→ Input for this task
## START
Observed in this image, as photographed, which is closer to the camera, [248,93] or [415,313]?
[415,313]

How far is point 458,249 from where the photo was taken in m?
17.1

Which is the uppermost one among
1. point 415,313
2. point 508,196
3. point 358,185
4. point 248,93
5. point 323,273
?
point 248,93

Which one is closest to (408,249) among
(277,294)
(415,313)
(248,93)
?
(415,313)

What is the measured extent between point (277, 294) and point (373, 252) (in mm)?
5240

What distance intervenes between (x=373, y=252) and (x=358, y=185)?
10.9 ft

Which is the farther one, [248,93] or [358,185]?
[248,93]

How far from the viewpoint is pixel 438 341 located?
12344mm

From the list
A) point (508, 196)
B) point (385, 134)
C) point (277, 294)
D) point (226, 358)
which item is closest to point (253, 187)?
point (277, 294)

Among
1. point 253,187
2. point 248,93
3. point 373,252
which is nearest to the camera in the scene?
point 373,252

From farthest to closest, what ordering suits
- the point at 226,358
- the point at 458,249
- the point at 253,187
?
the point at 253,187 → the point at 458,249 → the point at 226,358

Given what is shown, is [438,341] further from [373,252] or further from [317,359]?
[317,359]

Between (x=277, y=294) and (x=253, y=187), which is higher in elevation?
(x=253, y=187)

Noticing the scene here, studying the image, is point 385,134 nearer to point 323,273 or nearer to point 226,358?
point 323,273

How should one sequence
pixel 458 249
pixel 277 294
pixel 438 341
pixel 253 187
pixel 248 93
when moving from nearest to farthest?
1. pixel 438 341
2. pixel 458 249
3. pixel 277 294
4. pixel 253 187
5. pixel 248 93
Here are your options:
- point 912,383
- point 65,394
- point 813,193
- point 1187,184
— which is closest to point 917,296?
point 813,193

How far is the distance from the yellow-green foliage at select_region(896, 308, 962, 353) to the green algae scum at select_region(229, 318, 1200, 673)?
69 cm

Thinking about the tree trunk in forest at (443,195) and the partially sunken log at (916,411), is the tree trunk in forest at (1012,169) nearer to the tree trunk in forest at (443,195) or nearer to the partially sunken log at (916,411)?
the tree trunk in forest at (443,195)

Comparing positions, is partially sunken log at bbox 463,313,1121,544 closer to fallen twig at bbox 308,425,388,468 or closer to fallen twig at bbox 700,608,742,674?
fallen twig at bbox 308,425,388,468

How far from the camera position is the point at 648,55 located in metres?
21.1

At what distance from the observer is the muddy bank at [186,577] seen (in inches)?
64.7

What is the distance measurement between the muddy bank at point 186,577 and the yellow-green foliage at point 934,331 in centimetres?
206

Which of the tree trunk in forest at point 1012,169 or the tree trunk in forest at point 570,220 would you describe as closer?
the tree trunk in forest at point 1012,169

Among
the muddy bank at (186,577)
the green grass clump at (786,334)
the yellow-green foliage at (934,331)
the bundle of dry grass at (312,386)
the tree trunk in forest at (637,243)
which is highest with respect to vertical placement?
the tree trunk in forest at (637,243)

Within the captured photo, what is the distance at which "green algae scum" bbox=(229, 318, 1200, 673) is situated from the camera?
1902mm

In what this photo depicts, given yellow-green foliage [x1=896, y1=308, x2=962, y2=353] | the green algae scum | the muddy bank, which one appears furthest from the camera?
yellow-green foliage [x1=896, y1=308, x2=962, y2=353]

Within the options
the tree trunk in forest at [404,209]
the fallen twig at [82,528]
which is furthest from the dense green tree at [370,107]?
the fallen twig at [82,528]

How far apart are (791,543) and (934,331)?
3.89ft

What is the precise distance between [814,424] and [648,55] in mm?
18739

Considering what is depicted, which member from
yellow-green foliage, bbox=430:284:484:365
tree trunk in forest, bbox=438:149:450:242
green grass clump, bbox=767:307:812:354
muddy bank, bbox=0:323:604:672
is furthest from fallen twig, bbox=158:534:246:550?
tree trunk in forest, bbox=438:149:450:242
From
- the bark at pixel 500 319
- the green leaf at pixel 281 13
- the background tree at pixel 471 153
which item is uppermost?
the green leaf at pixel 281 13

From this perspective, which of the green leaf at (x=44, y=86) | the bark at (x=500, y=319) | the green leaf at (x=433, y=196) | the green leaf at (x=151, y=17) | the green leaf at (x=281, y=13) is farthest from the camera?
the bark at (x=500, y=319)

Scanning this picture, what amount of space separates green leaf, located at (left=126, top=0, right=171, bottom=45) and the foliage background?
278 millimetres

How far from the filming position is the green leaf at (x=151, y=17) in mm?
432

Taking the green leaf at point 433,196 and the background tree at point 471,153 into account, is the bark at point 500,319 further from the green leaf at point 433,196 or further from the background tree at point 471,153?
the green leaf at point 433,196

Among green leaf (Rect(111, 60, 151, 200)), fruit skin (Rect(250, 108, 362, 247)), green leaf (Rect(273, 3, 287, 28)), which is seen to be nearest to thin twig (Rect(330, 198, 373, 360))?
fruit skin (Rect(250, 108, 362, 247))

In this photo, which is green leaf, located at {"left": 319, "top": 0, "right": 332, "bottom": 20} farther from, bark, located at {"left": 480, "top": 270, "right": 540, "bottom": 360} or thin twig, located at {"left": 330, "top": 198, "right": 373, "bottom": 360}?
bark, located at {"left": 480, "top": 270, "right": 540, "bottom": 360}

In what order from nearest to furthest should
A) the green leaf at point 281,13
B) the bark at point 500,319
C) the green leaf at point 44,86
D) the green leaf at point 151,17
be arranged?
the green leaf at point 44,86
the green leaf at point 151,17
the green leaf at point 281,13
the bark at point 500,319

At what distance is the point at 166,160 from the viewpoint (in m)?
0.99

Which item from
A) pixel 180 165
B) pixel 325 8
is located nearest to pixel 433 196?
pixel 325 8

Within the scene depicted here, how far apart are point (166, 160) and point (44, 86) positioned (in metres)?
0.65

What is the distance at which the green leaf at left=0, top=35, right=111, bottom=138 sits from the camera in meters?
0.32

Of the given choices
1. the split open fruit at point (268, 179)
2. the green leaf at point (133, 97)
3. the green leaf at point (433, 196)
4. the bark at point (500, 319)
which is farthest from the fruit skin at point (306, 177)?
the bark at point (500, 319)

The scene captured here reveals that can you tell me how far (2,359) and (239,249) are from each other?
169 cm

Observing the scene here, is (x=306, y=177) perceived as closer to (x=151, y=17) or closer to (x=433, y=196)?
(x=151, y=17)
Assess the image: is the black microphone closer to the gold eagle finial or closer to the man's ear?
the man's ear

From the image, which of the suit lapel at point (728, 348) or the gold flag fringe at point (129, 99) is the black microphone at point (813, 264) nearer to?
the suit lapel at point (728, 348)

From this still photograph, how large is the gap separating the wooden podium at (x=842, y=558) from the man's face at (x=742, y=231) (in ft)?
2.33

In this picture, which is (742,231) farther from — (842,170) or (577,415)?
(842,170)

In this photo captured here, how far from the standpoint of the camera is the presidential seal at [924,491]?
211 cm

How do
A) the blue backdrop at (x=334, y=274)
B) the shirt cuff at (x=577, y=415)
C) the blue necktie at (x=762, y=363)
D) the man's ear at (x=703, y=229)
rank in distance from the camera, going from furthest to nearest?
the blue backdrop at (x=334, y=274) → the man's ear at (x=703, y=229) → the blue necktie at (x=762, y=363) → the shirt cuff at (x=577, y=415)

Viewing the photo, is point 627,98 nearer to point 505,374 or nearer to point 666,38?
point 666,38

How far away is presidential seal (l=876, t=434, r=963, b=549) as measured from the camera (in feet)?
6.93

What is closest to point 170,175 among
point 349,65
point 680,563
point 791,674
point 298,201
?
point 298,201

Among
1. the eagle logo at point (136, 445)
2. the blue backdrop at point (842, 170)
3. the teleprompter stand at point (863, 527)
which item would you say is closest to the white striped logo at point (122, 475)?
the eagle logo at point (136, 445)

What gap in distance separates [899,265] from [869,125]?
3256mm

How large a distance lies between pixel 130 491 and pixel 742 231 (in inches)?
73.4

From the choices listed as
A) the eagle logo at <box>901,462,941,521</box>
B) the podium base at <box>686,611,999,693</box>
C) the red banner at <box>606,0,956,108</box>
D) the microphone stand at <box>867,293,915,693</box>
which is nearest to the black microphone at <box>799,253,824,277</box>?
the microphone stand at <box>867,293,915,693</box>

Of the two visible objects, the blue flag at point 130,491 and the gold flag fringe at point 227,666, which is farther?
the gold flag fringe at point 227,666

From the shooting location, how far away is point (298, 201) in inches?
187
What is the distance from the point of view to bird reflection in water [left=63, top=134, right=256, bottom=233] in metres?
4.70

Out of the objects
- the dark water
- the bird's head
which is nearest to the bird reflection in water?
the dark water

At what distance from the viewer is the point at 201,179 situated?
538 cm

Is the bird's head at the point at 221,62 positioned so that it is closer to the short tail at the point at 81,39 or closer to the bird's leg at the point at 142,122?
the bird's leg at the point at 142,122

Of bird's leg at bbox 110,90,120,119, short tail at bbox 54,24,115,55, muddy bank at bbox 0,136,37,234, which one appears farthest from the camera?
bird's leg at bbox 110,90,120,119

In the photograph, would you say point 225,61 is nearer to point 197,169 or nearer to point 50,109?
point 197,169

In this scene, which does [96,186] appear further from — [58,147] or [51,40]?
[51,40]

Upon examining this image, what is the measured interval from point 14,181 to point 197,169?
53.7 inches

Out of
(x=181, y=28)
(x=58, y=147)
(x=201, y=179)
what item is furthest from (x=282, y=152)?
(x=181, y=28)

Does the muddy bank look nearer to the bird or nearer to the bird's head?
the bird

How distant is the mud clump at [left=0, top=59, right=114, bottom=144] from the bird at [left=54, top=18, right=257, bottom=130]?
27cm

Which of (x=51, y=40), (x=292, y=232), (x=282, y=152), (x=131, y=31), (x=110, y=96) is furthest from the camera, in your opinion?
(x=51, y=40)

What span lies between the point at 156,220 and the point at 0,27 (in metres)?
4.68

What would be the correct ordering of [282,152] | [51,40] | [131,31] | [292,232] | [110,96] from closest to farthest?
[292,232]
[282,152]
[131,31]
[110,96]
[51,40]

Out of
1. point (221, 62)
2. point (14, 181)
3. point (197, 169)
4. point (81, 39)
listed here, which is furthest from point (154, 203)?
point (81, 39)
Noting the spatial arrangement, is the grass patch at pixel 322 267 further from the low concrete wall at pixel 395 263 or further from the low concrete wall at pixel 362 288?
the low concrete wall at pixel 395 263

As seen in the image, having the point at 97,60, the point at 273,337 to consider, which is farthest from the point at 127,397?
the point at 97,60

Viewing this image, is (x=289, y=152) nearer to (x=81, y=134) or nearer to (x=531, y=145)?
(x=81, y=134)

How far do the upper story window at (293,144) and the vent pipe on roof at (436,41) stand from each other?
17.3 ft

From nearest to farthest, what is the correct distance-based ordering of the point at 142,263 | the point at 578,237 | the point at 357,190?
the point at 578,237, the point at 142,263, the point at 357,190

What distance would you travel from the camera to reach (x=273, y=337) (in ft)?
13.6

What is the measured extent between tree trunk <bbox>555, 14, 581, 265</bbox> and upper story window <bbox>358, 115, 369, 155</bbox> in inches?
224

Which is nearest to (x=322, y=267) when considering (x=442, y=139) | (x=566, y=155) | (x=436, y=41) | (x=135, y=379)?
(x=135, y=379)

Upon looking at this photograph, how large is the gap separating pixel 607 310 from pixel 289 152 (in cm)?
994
## END
→ Brief
Rewrite only the records from the line holding "What distance would" through the end of the records, inclusive, as a two-column CSV with the columns text and answer. Give one row for each record, put each field in quotation marks, and replace any line breaks with spaces.

→ Answer
text,answer
"What distance would you travel from the camera to reach (x=273, y=337) (in ft)?","13.6"
"What is the measured extent between tree trunk <bbox>555, 14, 581, 265</bbox> and upper story window <bbox>358, 115, 369, 155</bbox> in inches?","224"
"Which is nearest to (x=322, y=267) when considering (x=442, y=139) | (x=566, y=155) | (x=436, y=41) | (x=135, y=379)?","(x=135, y=379)"
"Upon looking at this photograph, how large is the gap separating pixel 607 310 from pixel 289 152 (in cm)?","994"